WORK ORDER: Everything in the listing must be transcribed exactly, from the first line to the last.

*** Begin section ***

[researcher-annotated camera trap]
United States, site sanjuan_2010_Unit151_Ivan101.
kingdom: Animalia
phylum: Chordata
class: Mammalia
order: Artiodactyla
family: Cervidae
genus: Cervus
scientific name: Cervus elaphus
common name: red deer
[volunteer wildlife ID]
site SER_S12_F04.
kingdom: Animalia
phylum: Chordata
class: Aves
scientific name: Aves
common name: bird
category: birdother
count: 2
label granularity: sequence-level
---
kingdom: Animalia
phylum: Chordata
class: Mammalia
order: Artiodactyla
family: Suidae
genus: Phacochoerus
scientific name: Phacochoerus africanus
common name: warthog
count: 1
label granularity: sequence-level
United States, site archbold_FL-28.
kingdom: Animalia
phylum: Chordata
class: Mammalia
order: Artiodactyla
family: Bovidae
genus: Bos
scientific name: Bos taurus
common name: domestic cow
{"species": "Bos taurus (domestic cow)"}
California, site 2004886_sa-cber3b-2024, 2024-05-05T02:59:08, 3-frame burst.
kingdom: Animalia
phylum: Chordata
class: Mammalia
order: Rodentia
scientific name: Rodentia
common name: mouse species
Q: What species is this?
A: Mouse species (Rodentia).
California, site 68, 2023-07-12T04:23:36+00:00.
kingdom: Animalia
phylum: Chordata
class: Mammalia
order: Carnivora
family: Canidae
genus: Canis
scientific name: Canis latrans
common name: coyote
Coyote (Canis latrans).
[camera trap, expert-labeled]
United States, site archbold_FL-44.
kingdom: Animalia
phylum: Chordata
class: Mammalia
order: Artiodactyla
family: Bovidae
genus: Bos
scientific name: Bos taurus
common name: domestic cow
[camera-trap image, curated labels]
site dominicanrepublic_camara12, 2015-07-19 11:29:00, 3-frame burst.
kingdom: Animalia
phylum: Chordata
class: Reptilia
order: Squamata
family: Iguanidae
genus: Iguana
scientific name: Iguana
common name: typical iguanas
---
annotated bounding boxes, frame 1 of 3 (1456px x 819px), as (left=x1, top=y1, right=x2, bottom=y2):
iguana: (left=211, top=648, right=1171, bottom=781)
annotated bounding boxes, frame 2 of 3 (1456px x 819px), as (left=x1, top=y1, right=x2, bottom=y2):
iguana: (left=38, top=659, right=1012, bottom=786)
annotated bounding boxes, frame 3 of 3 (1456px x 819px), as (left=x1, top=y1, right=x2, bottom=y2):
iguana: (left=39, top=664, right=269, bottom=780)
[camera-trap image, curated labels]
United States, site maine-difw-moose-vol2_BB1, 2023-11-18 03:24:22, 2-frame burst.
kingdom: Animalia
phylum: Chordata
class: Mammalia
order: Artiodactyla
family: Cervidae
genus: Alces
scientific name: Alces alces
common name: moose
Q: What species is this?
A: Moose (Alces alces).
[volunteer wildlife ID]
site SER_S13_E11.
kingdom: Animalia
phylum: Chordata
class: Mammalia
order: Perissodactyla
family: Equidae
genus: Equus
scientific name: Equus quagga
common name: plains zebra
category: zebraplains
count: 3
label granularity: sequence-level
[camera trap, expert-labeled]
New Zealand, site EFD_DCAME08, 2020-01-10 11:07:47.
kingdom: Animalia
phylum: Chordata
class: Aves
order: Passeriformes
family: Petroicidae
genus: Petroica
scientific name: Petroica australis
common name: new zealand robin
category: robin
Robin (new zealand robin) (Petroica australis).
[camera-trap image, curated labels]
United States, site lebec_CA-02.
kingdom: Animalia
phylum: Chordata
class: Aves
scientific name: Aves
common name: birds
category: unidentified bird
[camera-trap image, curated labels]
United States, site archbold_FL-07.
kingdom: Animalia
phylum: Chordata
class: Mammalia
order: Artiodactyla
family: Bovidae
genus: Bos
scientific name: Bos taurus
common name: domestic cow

*** End section ***

TASK RESPONSE:
[researcher-annotated camera trap]
United States, site sanjuan_2010_Unit151_Ivan101.
kingdom: Animalia
phylum: Chordata
class: Mammalia
order: Artiodactyla
family: Cervidae
genus: Cervus
scientific name: Cervus elaphus
common name: red deer
[volunteer wildlife ID]
site SER_S12_F04.
kingdom: Animalia
phylum: Chordata
class: Aves
scientific name: Aves
common name: bird
category: birdother
count: 2
label granularity: sequence-level
---
kingdom: Animalia
phylum: Chordata
class: Mammalia
order: Artiodactyla
family: Suidae
genus: Phacochoerus
scientific name: Phacochoerus africanus
common name: warthog
count: 1
label granularity: sequence-level
United States, site archbold_FL-28.
kingdom: Animalia
phylum: Chordata
class: Mammalia
order: Artiodactyla
family: Bovidae
genus: Bos
scientific name: Bos taurus
common name: domestic cow
{"species": "Bos taurus (domestic cow)"}
California, site 2004886_sa-cber3b-2024, 2024-05-05T02:59:08, 3-frame burst.
kingdom: Animalia
phylum: Chordata
class: Mammalia
order: Rodentia
scientific name: Rodentia
common name: mouse species
Q: What species is this?
A: Mouse species (Rodentia).
California, site 68, 2023-07-12T04:23:36+00:00.
kingdom: Animalia
phylum: Chordata
class: Mammalia
order: Carnivora
family: Canidae
genus: Canis
scientific name: Canis latrans
common name: coyote
Coyote (Canis latrans).
[camera trap, expert-labeled]
United States, site archbold_FL-44.
kingdom: Animalia
phylum: Chordata
class: Mammalia
order: Artiodactyla
family: Bovidae
genus: Bos
scientific name: Bos taurus
common name: domestic cow
[camera-trap image, curated labels]
site dominicanrepublic_camara12, 2015-07-19 11:29:00, 3-frame burst.
kingdom: Animalia
phylum: Chordata
class: Reptilia
order: Squamata
family: Iguanidae
genus: Iguana
scientific name: Iguana
common name: typical iguanas
---
annotated bounding boxes, frame 1 of 3 (1456px x 819px), as (left=x1, top=y1, right=x2, bottom=y2):
iguana: (left=211, top=648, right=1171, bottom=781)
annotated bounding boxes, frame 2 of 3 (1456px x 819px), as (left=x1, top=y1, right=x2, bottom=y2):
iguana: (left=38, top=659, right=1012, bottom=786)
annotated bounding boxes, frame 3 of 3 (1456px x 819px), as (left=x1, top=y1, right=x2, bottom=y2):
iguana: (left=39, top=664, right=269, bottom=780)
[camera-trap image, curated labels]
United States, site maine-difw-moose-vol2_BB1, 2023-11-18 03:24:22, 2-frame burst.
kingdom: Animalia
phylum: Chordata
class: Mammalia
order: Artiodactyla
family: Cervidae
genus: Alces
scientific name: Alces alces
common name: moose
Q: What species is this?
A: Moose (Alces alces).
[volunteer wildlife ID]
site SER_S13_E11.
kingdom: Animalia
phylum: Chordata
class: Mammalia
order: Perissodactyla
family: Equidae
genus: Equus
scientific name: Equus quagga
common name: plains zebra
category: zebraplains
count: 3
label granularity: sequence-level
[camera trap, expert-labeled]
New Zealand, site EFD_DCAME08, 2020-01-10 11:07:47.
kingdom: Animalia
phylum: Chordata
class: Aves
order: Passeriformes
family: Petroicidae
genus: Petroica
scientific name: Petroica australis
common name: new zealand robin
category: robin
Robin (new zealand robin) (Petroica australis).
[camera-trap image, curated labels]
United States, site lebec_CA-02.
kingdom: Animalia
phylum: Chordata
class: Aves
scientific name: Aves
common name: birds
category: unidentified bird
[camera-trap image, curated labels]
United States, site archbold_FL-07.
kingdom: Animalia
phylum: Chordata
class: Mammalia
order: Artiodactyla
family: Bovidae
genus: Bos
scientific name: Bos taurus
common name: domestic cow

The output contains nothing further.